Braine-l'Alleud - Lise-Marie Glibert-Flamand priée de rester par le bourgmestre Rideau sur le Petit Théâtre ?

Braine-l'Alleud - Lise-Marie Glibert-Flamand priée de rester par le bourgmestre

Rideau sur le Petit Théâtre ?

* On le pensait éternel ambassadeur du patrimoine culturel. * Pourtant, Lise-Marie Glibert-Flamand jette le gant. * Le Petit Théâtre brainois à la retraite à 50 ans ?

MICHAËL CHALKLIN

Une dizaine de représentants de la troupe ont été fêtés et fleuris au conseil communal. Vincent Scourneau, le bourgmestre, a joué de ses dons de comédien pour tenter de séduire Lise-Marie Glibert-Flamand afin qu'elle épouse le titre de l'une des innombrables pièces interprétées : « J'y suis, j'y reste ». Le suspense trouvera son épilogue en septembre, le mois des retrouvailles. Bien sûr, on préférerait qu'il dure, dit-elle, très émue, il apporte tant de plaisir aux Brainois.

Les premiers trois coups remontent à 1954. On parlait du Théâtre de Braine. En 1984, il devint le Petit Théâtre brainois. Ce fut l'année de la retraite professionnelle de Lise-Marie Glibert-Flamand. Elle était styliste dans une maison de fourrure à Bruxelles. Sans enfant, elle avait du temps. Une assidue de théâtre. Il fut un temps où elle se rendait souvent à Paris, un aller-retour dominical, rien que pour une pièce. Depuis 1984, la Brainoise a signé le choix des oeuvres, les mises en scène mais aussi les décors et costumes.

Avec Clarisse Deridder, Yvette Courtois et Berthe Philippe, elle est l'une des fidèles de toujours. Quatre anciennes élèves de l'école moyenne inférieure de l'Etat, située rue du Serment, devenue (ex-lycée) et athénée. Toute une jeunesse partagée. Puis, il y eut les mariages, les familles, une mise en veilleuse.

Au départ, les acteurs répétèrent dans l'un des anciens ateliers de menuiserie du père de Lise-Marie, Jean Flamand, de la même souche que l'ancien échevin Pierre. À la chaussée d'Ophain, on se chauffait au poêle à bois. Les premiers décors furent fabriqués avec les sous des acteurs. Les répétitions déménagèrent ensuite au Vignoble. Quant aux représentations, elles ont toujours eu comme théâtre le Centre culturel.
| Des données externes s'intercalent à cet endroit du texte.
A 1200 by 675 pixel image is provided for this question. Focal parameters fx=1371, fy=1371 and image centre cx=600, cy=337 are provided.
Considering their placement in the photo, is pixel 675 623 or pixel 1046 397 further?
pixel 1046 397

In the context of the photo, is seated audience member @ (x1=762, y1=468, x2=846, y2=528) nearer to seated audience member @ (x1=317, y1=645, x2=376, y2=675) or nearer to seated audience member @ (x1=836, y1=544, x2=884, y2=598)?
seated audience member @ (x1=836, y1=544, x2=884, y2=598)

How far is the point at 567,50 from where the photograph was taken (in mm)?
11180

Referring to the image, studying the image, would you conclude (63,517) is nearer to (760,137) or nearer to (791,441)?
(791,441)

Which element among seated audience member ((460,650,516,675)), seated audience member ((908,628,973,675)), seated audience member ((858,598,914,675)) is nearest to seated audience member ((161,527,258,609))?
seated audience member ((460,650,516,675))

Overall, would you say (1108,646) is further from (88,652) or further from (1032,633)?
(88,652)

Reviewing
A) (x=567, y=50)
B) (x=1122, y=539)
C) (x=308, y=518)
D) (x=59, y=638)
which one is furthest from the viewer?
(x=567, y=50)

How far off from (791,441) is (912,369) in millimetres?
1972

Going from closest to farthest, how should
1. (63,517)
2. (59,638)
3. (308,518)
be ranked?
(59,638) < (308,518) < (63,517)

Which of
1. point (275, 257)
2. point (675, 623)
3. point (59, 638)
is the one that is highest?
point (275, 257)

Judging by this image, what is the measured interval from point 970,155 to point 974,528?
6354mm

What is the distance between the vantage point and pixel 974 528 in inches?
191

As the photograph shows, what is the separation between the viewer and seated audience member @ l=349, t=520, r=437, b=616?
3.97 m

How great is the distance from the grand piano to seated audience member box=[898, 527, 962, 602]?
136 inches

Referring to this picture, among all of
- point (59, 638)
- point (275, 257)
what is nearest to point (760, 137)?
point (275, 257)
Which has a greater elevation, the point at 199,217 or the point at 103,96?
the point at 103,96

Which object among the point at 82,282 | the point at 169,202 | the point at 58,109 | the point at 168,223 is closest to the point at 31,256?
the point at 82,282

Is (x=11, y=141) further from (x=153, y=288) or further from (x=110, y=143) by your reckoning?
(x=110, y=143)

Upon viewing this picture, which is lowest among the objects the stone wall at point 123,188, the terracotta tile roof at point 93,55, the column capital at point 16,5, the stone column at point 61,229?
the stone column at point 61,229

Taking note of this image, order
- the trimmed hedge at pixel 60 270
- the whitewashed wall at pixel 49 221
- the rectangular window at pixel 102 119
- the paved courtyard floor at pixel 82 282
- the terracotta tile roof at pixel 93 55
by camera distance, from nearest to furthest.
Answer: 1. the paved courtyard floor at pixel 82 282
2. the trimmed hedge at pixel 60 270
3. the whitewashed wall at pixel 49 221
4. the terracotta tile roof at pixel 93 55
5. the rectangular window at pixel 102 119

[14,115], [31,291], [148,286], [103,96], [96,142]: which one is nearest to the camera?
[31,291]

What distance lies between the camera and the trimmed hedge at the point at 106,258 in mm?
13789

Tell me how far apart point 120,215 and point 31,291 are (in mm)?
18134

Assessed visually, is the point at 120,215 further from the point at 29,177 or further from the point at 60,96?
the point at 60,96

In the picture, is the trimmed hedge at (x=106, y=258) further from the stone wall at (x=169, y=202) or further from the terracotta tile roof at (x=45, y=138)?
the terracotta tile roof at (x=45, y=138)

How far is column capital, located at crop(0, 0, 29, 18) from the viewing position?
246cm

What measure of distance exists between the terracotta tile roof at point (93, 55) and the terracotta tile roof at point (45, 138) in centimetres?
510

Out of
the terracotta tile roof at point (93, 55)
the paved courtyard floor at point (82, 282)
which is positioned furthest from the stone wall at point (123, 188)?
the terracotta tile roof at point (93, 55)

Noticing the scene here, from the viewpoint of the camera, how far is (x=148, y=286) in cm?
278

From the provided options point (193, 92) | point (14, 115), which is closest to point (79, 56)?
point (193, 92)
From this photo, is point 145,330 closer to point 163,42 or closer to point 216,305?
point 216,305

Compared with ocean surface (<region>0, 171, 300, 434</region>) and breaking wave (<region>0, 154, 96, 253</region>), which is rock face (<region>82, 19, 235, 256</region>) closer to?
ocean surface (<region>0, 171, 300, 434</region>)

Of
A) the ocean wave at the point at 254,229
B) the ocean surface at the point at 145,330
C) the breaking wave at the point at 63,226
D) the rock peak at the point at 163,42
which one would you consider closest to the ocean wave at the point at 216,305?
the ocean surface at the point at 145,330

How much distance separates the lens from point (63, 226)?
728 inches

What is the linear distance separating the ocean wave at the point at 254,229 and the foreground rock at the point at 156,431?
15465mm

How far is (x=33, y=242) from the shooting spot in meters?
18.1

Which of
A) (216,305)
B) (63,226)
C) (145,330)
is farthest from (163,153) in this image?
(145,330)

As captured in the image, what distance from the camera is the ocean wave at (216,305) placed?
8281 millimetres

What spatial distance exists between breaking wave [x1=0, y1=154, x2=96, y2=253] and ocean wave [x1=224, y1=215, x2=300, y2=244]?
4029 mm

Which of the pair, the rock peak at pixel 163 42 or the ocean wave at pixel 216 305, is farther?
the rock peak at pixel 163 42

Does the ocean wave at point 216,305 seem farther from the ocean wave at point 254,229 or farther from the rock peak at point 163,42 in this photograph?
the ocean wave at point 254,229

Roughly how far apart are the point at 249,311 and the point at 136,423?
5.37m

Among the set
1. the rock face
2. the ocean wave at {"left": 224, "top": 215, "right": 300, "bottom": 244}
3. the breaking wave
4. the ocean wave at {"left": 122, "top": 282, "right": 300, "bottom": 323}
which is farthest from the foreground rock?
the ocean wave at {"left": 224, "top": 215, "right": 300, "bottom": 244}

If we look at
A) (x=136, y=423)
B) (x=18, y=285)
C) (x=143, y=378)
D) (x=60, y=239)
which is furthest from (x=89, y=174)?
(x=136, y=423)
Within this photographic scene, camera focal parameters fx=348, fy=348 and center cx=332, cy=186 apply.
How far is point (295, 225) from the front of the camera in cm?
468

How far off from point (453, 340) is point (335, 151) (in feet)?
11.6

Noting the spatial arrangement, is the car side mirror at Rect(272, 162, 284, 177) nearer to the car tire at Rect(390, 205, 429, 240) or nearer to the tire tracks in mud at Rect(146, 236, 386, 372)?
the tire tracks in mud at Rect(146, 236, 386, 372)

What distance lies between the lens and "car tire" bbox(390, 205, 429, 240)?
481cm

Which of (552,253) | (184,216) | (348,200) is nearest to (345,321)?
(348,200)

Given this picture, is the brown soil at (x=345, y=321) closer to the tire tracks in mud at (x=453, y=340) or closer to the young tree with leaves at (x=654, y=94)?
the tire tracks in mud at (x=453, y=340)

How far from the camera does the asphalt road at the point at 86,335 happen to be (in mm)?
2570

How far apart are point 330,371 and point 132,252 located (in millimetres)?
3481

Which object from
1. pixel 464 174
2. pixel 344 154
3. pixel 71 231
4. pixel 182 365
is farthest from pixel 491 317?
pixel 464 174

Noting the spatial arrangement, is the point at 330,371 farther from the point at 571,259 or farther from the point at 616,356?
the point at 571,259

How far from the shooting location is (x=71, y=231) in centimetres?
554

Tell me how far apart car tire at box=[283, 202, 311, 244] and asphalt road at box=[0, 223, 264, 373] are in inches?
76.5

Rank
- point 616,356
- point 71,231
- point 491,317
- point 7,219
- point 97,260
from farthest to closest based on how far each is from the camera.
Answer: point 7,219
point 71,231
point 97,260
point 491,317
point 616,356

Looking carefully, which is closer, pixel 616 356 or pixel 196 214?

En vingt ans, on dénombre dix-huit titres, « Potiche », « Maison folle à louer », « L'amour foot », etc.

Une partie des bénéfices a toujours profité à des oeuvres. Avec un prix d'entrée mesuré : 200 francs il y a 20 ans, 8 euros aujourd'hui.

Il y eut une foule de gens, sur la scène ou dans l'ombre. L'un des acteurs fétiches du Petit Théâtre fut par exemple Emmanuel Hendrickx, l'ancien échevin et bourgmestre de Braine devenu gouverneur de la province. A raison de 250 personnes par représentation, les spectateurs auront été légion.

Une recette ni compliquée ni galvaudée. Mon point de vue, c'est de faire rire, dit Lise-Marie Flamand. Une pièce assez simple pour que tout le monde la comprenne mais qui présente aussi un certain suspense. Exemple avec la dernière pièce (en date ?), « Les entrecôtes ont des oreilles », un vaudeville policier du Belge George Renoy (1).

C'est aujourd'hui du passé. J'ai décidé d'arrêter, confirme Lise-Marie (dont le mari aura répété, justement, durant dix ans : Il est temps d'arrêter). Il y a surtout l'âge. Et puis, le recrutement des jeunes est devenu difficile. Mais je me fais violence. C'est un déchirement, un grand serrement de coeur.

Décision irrévocable, en principe. Lise-Marie dit avoir été surprise par l'invitation du bourgmestre qui s'est même proposé d'endosser un rôle s'il faut du sang frais. Et puis, les acteurs rêvent d'une pièce en wallon, une deuxième après « In mariatche maléji » en 1995. Mais à la succession de Lise-Marie (qui pourrait toujours tenir un rôle mais plus le principal), personne n'est aujourd'hui candidat.·

(1) Il y aura encore une représentation le mardi 18 mai à 14 heures, au Vignoble, pour les résidents.